Tuesday, August 11, 2009

Let's do a little imaginative concretizing

Robert Spencer in an
article on Jihad Watch today suggest that we “... call upon Muslims in the U.S. to repudiate and teach against Islam’s traditional apostasy law, or face stiff penalties up to and including deportation...”

Let’s do a little imaginative concretizing: How exactly would this work? Let’s say by the time the U.S. is even ready to begin implementing Spencer’s advice here, some 25 years from now, there will be at least 5 million Muslim in the U.S.
Is the U.S. going to call upon all 5 million to “repudiate and teach against” the death penalty for apostasy?

If so, let’s take the “repudiation” part first: how would that be implemented? Would we require all 5 million to report to some government office in their region to sign a form that stipulates such a repudiation? Or perhaps they could just repudiate on-line, at
repudiate-ridda-hadd/depofjustice.gov ? The bureaucratic red-tape nightmare is easy to imagine, involving also the problem of enforcement—what do we do when Muslims do not report to the office in time or do not register online in time, etc.

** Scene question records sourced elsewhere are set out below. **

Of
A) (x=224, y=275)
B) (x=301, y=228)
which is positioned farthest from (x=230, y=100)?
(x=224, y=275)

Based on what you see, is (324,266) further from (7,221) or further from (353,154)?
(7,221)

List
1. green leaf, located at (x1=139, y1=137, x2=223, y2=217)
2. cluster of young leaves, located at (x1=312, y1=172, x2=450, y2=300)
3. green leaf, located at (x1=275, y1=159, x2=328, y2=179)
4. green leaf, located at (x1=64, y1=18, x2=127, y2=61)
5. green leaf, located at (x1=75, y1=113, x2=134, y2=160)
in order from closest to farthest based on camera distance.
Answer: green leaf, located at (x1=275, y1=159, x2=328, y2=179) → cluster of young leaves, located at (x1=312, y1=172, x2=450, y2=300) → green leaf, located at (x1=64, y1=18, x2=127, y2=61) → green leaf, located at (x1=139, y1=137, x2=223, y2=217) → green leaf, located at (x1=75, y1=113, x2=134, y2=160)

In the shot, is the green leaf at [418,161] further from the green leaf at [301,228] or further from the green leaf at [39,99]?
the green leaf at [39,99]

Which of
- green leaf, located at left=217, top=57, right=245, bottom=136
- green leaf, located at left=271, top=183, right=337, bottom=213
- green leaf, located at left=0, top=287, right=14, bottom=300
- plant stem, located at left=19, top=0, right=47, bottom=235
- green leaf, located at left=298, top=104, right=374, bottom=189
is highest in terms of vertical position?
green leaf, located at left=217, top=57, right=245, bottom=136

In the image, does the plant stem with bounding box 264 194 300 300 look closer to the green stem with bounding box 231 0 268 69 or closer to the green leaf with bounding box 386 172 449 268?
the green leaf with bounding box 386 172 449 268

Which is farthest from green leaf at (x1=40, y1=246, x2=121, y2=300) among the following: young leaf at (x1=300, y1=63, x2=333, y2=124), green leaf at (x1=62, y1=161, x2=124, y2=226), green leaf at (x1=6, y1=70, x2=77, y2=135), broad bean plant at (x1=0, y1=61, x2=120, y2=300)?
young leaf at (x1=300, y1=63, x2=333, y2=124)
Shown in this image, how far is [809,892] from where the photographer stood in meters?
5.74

This is not to mention the flimsiness of verification and trust that would afflict the whole enterprise: would the fact that Muslims simply sign a form mean that we can trust them? This of course applies to any and all stipulations we would require of them—not merely repudiation on the apostasy issue, but also the jihad issue, the loyalty issue to non-Islamic governments, etc.

If, however, we would not require all 5 million to formally register their repudiation, which Muslims would we choose to represent them? Only their clerics? Their clerics and their “community leaders”? This would be more bureaucratically manageable of course than requiring all 5 million, but it would be afflicted with an even worse verification/trust problem—for not only can we not reasonable trust any given Muslim cleric who simply rubber-stamps his repudiation, we would in that circumstance not even have any repudiation from the Muslim masses at all. The same verification/trust problem pertains to Spencer’s second part of his suggestion—the “teach against” part. Just because some imams happen to “teach against” the death penalty for apostasy, this doesn’t mean they really believe it. And, of course, this would require pervasive monitoring of mosques and other Islamic centers, to make sure they are following this rule.

This brings us to another problem involved here: Such a comprehensive policy would formalize a mass posture and display of hostility and distrust against our own Muslim population: and again, by the time our society (thoroughly deformed by PC MC as it currently is) has become ready to even begin to implement such procedures (let alone even contemplate them), our Muslim population will have increased greatly, likely by two million or more. Such a policy would officially bring out into the open an antagonism between our society and millions of Muslims within our borders. And we all know how mass Muslim populations behave when they feel antagonism against them—hell, too many of them act up treasonously even when they are
mollycoddled, as they are now throughout the West.

Now, I admit, there might be an up side to this problem—i.e., it would be like bringing a boil on your skin to a state of inflammation the better to lance it and cure it—i.e. if I must spell it out, if it would trigger mass anti-social and criminal behaviors of Muslims; and then our government could then take the next logical step and crack down on them and deport them etc. Nevertheless, I still maintain that instead of steering our society toward this kind of reconfiguration that would bring in its train all these headaches and potentials for insurrections and military crackdowns by our National Guard, etc., we should instead work to steer our society toward the much better, more efficient, more logical, and ultimately more humane measure: D.A.M.N.—Deport All Muslims Now. For us to continue to agitate for piece-meal measures (whether Spencer’s rather mild approach or Lawrence Auster’s seemingly bolder but ultimately no less incoherent and insufficient approach) is to tend to have the effect of actually counter-productively working against the process of sociopolitical reconfiguration toward the more logical approach of D.A.M.N.